En los años siguientes, la muchacha floreció como sucede casi siempre, pero Ángel Sánchez creyó que en su caso era una especie de prodigio y que sólo él podía ver a la beldad que maduraba escondida bajo los vestidos inocentes confeccionados por la abuela en su máquina de coser. Estaba seguro de que a su paso se alborotaban los sentidos de quien la viera, tal como ocurría con los suyos, por eso se extrañaba de no encontrar un remolino de pretendientes en torno de Ester Lucero. Vivía atormentado
por sentimientos arrolladores: celos precisos de todos los hombres, una perenne melancolía–fruto de la desesperanza–y la fiebre de infierno que lo acosaba a la hora de la siesta, cuando imaginaba a la niña desnuda y húmeda, llamándolo con gestos obscenos entre las sombras del cuarto. Nadie supo nunca de sus tormentosos estados de ánimo. El control que ejercía sobre sí mismo se convirtió en una segunda naturaleza y así adquirió fama de hombre bueno. Por fin las matronas del pueblo se cansaron de buscarle novia y terminaron por aceptar que el médico era un poco raro.
— No parece maricón–concluyeron–pero tal vez la malaria o la bala que tiene en la entrepierna le quitaron para siempre el gusto por las mujeres.
Ángel Sánchez maldecía a su madre, que lo había traído al mundo veinte años muy temprano, y a su destino, que le había sembrado el cuerpo y el alma de tantas cicatrices. Rogaba que algún capricho de la naturaleza torciera la armonía y opacara la luz de Ester Lucero, para que nadie sospechara que era la mujer más hermosa de este mundo y de cualquier otro. Por eso el jueves fatídico, cuando la llevaron al hospital en una angarilla con la abuela marchando adelante y una procesión de curiosos detrás, el doctor dio un grito visceral. Al retirar la sábana y ver a la joven perforada por una herida horrenda, creyó que de tanto desear que ella jamás perteneciera a otro hombre, había provocado esa catástrofe.
— Se trepó al mango del patio, resbaló y cayó ensartada en la estaca donde atamos al ganso–explico la abuela.
— Pobrecita, quedó atravesada como un vampiro. No fue nada fácil desclavarla–aclaró un vecino que ayudaba a transportar la camilla.
Ester Lucero cerró los ojos y se quejó levemente. Desde ese mismo instante Ángel Sánchez se batió en duelo personal contra la muerte. Lo intentó todo para salvar a la
joven. La operó, la inyectó, le hizo transfusiones con su propia sangre y la colmó de antibióticos, pero a los dos días era evidente que la vida escapaba por la herida como un torrente incontenible. Sentado en una silla junto a la moribunda, agotado por la tensión y la tristeza, apoyó la cabeza a los pies de la cama y por unos minutos se durmió como un recién nacido. Mientras él soñaba con moscas gigantescas, ella andaba perdida en las pesadillas de su agonía, y así se encontraron en una tierra de nadie y en el sueño compartido ella se aferró a la mano de él y le rogó que no se dejara vencer por la muerte y que no la abandonara. Ángel Sánchez despertó sobresaltado por el recuerdo nítido del Negro Rivas y el absurdo milagro que le devolvió la vida. Salió corriendo y tropezó en el pasillo con la abuela, quien estaba sumida en un murmullo de interminables oraciones.

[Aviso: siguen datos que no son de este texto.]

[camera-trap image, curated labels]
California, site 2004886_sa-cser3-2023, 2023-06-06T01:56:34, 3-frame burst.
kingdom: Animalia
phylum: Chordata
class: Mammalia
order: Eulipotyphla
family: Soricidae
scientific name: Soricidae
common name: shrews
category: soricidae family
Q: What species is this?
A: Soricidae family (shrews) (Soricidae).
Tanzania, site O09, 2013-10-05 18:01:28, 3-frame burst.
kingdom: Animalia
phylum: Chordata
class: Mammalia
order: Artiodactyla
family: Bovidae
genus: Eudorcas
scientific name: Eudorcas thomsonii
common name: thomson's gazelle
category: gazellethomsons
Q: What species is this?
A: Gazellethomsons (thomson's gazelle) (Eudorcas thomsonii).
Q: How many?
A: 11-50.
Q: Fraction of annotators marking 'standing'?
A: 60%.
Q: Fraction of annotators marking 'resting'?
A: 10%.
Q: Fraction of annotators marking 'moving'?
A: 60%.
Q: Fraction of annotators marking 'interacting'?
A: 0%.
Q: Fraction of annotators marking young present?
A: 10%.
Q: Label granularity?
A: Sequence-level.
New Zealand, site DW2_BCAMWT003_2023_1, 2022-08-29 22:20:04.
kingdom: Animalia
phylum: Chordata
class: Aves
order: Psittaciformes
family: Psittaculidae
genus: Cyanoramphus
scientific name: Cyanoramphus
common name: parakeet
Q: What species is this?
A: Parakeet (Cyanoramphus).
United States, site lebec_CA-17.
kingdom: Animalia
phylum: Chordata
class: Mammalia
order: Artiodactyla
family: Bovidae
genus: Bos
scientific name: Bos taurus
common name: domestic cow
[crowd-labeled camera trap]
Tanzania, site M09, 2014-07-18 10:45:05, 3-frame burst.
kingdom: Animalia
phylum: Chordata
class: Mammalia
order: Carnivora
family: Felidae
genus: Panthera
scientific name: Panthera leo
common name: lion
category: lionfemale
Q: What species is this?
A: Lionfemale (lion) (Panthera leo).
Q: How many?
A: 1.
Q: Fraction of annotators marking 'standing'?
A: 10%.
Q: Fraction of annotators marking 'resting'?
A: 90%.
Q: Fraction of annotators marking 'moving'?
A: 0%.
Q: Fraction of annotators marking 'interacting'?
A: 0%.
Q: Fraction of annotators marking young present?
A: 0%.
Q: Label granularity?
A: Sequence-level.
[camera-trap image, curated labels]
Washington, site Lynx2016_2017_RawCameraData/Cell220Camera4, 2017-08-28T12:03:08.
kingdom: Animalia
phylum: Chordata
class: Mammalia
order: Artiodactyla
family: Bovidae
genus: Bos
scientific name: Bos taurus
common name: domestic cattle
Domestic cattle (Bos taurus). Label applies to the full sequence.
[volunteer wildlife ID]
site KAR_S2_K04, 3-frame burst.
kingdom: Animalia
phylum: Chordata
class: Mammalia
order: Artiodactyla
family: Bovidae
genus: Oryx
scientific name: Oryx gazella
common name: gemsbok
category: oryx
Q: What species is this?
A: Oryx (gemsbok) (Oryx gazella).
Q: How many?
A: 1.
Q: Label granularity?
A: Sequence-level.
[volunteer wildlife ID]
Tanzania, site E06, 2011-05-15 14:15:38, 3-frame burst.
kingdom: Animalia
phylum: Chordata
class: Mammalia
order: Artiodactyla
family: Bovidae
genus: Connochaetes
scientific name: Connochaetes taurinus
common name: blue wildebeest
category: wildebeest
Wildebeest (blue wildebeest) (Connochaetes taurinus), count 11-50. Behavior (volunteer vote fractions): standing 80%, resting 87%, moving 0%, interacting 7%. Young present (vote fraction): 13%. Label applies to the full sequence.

— ¡Siga rezando, que yo regreso en quince minutos! — le gritó al pasar.
Diez años antes, cuando Ángel Sánchez marchaba con sus compañeros por la selva, con la vegetación hasta las rodillas y la tortura inconsolable de los mosquitos y el calor, acorralados, cruzando el país en todas direcciones para emboscar a los soldados de la dictadura, cuando no eran más que un puñado de locos visionarios con el cinturón atiborrado de balas, el morral de poemas y la cabeza de ideales, cuando llevaban meses sin oler a una mujer o echarse jabón por el cuerpo, cuando el hambre y el miedo eran una segunda piel y lo único que los mantenía en movimiento era la desesperación, cuando veían enemigos por todas partes y desconfiaban hasta de sus propias sombras, entonces el Negro Rivas se cayó por un barranco y rodó ocho metros hacia el abismo, estrellándose sin ruido, como una bolsa de trapos. Sus compañeros necesitaron veinte minutos para descender con cuerdas entre piedras filudas y troncos retorcidos, y encontrarlo sumergido en los matorrales, y casi dos horas para izarlo, ensopado en sangre.